▶ EXTRAHIERTER TEXT:

· · · · · · ·

Arbeitsmarkt stärken und Eingliederung fördern

25. März 2011 Medienmitteilungen

Die Wettbewerbsfähigkeit der Schweizer Unternehmen darf nicht mit Angriffen auf die freie Lohngestaltung und die Kündigungsfreiheit eingeschränkt werden. Der Schweizerische Arbeitgeberverband bekräftigte an der Medienkonferenz in Bern sein «Nein» zu gesetzlichen Mindestlöhnen und Lohngrenzen sowie zum Ausbau des Kündigungsschutzes. Gleichzeitig fordert er die zügige Sanierung der Sozialwerke. Bei der IV-Revision setzt er sich dafür ein, dass mehr Menschen mit Behinderungen ins Erwerbsleben integriert werden.

· · · · · · ·

▶ DARGESTELLTE ANGABEN:
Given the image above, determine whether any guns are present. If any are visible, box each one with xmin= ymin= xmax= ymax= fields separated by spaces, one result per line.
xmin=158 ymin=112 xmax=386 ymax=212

· · · · · · ·

▶ ARBEITSAUFTRÄGE:
**a)** In welcher Stadt fand laut der Medienmitteilung zum Arbeitsmarkt die Medienkonferenz des Schweizerischen Arbeitgeberverbands statt?
**b)** Führen Sie die Medienmitteilung zum Arbeitsmarkt im Anschluss an ihren letzten Satz weiter.

▶ ENDERGEBNISSE:
**a)** In Bern.

**b)**
Die Schweizer Wirtschaft präsentiert sich in einer guten Verfassung. Das Bruttoinlandprodukt wächst schneller als noch vor einem Jahr erwartet, und die Arbeitslosigkeit ist rascher zurückgegangen als befürchtet. In manchen Branchen ist bereits ein Mangel an spezialisierten Fachkräften feststellbar. Rudolf Stämpfli, Präsident des Schweizerischen Arbeitgeberverbands (SAV), stellte deshalb in seiner Standortbestimmung klar: «Die Schweizer Arbeitgeber sind auf qualifizierte Arbeitskräfte aus dem Ausland angewiesen. Der freie Personenverkehr mit der EU und genügend Kontingente für Arbeitskräfte aus Drittstaaten sind für die Entwicklung der Wirtschaft unabdingbar.»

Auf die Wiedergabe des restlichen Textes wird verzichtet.